• **Instructions for the task**:
Reproduce all of the following data verbatim, keeping every line unchanged.

Recorded data:
▼
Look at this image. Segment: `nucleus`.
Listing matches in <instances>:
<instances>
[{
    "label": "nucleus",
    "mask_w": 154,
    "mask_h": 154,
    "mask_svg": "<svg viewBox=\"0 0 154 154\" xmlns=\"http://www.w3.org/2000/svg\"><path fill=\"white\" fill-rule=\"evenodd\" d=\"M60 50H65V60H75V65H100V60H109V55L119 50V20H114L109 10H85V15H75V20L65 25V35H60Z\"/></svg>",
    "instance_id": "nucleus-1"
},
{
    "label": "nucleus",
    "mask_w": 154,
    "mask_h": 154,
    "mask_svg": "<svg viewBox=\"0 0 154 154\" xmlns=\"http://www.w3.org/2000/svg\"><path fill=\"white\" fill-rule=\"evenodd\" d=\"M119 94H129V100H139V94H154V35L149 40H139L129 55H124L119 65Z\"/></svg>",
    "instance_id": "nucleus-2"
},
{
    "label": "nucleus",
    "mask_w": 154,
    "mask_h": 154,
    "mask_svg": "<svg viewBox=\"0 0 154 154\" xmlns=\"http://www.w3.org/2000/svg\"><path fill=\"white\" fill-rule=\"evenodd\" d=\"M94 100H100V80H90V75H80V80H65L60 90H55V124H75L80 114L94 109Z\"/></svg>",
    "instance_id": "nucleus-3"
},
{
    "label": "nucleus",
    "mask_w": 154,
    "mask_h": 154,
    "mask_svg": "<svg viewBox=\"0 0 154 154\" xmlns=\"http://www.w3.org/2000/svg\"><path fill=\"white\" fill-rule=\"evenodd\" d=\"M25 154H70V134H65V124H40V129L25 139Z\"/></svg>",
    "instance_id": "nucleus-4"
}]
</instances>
▲
• **Written answer**:
Look at this image. Segment: `nucleus`.
Listing matches in <instances>:
<instances>
[{
    "label": "nucleus",
    "mask_w": 154,
    "mask_h": 154,
    "mask_svg": "<svg viewBox=\"0 0 154 154\" xmlns=\"http://www.w3.org/2000/svg\"><path fill=\"white\" fill-rule=\"evenodd\" d=\"M60 50H65V60H75V65H100V60H109V55L119 50V20H114L109 10H85V15H75V20L65 25V35H60Z\"/></svg>",
    "instance_id": "nucleus-1"
},
{
    "label": "nucleus",
    "mask_w": 154,
    "mask_h": 154,
    "mask_svg": "<svg viewBox=\"0 0 154 154\" xmlns=\"http://www.w3.org/2000/svg\"><path fill=\"white\" fill-rule=\"evenodd\" d=\"M119 94H129V100H139V94H154V35L149 40H139L129 55H124L119 65Z\"/></svg>",
    "instance_id": "nucleus-2"
},
{
    "label": "nucleus",
    "mask_w": 154,
    "mask_h": 154,
    "mask_svg": "<svg viewBox=\"0 0 154 154\" xmlns=\"http://www.w3.org/2000/svg\"><path fill=\"white\" fill-rule=\"evenodd\" d=\"M94 100H100V80H90V75H80V80H65L60 90H55V124H75L80 114L94 109Z\"/></svg>",
    "instance_id": "nucleus-3"
},
{
    "label": "nucleus",
    "mask_w": 154,
    "mask_h": 154,
    "mask_svg": "<svg viewBox=\"0 0 154 154\" xmlns=\"http://www.w3.org/2000/svg\"><path fill=\"white\" fill-rule=\"evenodd\" d=\"M25 154H70V134H65V124H40V129L25 139Z\"/></svg>",
    "instance_id": "nucleus-4"
}]
</instances>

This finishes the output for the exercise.